I was glad to see Chronicles dedicate its November 2005 issue (“Reviving the American Dream”) to the Southern Agrarians.  Thomas Fleming correctly pointed out that the Agrarians were not simply idle romantics.  Their vision was political, defending organic communities against the ravages of communism and capitalism.

Unfortunately, most of the Agrarians later abandoned this vision to pursue their careers.  I fear this is the case with most paleoconservatives today, whose lifestyles are probably not very different from mainstream liberals and neoconservatives.  And this is where the Agrarian message is still pertinent.  In order to counter the power of socialism and capitalism, we must reduce reliance on these systems.  We must be radical in the true sense of the word; we must return to roots.

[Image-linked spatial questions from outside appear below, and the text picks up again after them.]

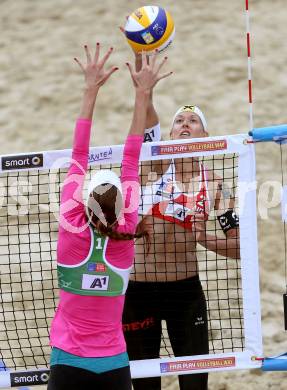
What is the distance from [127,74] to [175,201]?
6.30 metres

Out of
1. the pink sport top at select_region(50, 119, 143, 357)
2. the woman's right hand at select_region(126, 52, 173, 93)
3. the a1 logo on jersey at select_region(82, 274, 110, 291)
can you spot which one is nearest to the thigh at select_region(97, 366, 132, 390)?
the pink sport top at select_region(50, 119, 143, 357)

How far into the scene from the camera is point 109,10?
13.5m

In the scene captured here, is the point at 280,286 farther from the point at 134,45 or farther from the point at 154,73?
the point at 154,73

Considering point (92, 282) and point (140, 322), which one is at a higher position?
point (92, 282)

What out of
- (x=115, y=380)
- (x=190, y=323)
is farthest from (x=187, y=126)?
(x=115, y=380)

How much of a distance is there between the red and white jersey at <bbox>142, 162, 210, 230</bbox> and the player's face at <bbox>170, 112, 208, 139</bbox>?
30 centimetres

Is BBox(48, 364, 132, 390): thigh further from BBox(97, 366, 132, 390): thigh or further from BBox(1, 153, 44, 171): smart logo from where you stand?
BBox(1, 153, 44, 171): smart logo

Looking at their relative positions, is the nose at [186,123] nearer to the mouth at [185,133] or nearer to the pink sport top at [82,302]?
the mouth at [185,133]

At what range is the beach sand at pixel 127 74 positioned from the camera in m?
10.7

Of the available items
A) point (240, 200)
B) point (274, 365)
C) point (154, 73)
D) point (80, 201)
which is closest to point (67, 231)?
point (80, 201)

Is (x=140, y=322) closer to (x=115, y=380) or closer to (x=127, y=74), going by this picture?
(x=115, y=380)

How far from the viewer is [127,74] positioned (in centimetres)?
1195

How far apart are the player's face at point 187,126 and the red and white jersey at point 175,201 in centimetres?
30

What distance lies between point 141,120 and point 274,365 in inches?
75.2
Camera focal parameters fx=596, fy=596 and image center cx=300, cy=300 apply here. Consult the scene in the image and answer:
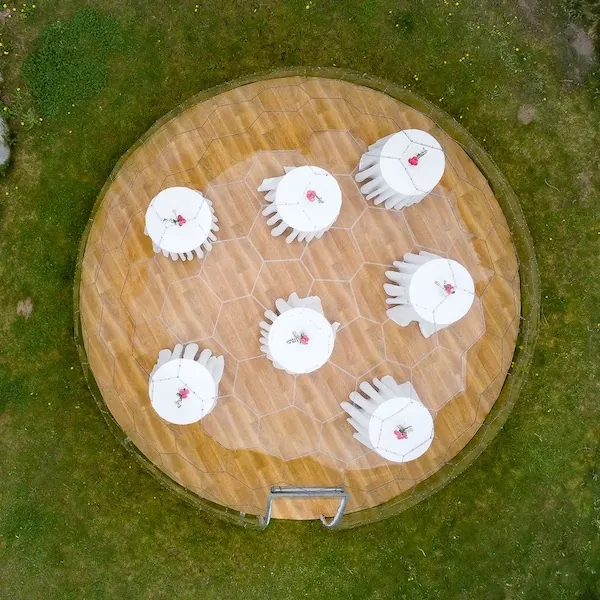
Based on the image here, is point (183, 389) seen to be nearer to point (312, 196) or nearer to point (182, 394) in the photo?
point (182, 394)

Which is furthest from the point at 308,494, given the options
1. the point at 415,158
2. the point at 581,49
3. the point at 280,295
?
the point at 581,49

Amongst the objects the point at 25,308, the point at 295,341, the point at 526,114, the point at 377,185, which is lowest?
the point at 295,341

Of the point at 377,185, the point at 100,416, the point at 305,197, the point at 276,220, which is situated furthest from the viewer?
the point at 100,416

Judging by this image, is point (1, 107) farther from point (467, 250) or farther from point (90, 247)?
point (467, 250)

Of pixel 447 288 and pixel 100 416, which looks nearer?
pixel 447 288

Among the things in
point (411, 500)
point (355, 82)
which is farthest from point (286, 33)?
point (411, 500)

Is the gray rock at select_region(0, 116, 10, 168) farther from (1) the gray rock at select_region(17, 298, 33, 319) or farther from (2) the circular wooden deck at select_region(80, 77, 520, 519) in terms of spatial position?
(1) the gray rock at select_region(17, 298, 33, 319)

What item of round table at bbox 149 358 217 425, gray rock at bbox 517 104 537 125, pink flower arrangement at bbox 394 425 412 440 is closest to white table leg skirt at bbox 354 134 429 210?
gray rock at bbox 517 104 537 125
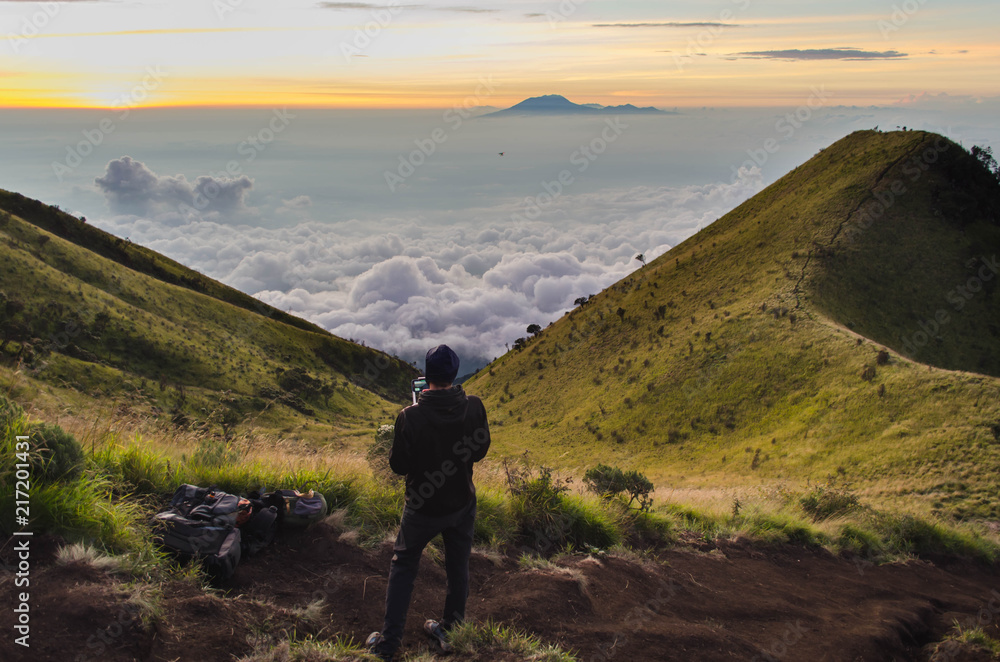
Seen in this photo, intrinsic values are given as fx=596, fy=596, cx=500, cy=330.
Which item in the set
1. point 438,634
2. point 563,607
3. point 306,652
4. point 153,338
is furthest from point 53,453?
point 153,338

A return to the farm is ideal but unlikely in the near future (though it must not be ruled out).  More realizable economic goals include the pursuit of hunting and fishing and patronizing small businesses (or even starting one).  Paleos must also restore economic functions to the household—rearing and educating children, caring for the elderly, growing and preparing food, sewing, entertaining, and making and fixing things.  Another critical step is cutting consumption, especially the use of energy and technology.

The authentic conservative life is frugal and often difficult.  But it keeps debts low and creates more free time for leisure and political activism.  Also, any money saved can be used to fund those conservative causes and institutions (such as The Rockford Institute) that still rely on hard work and honest money to succeed.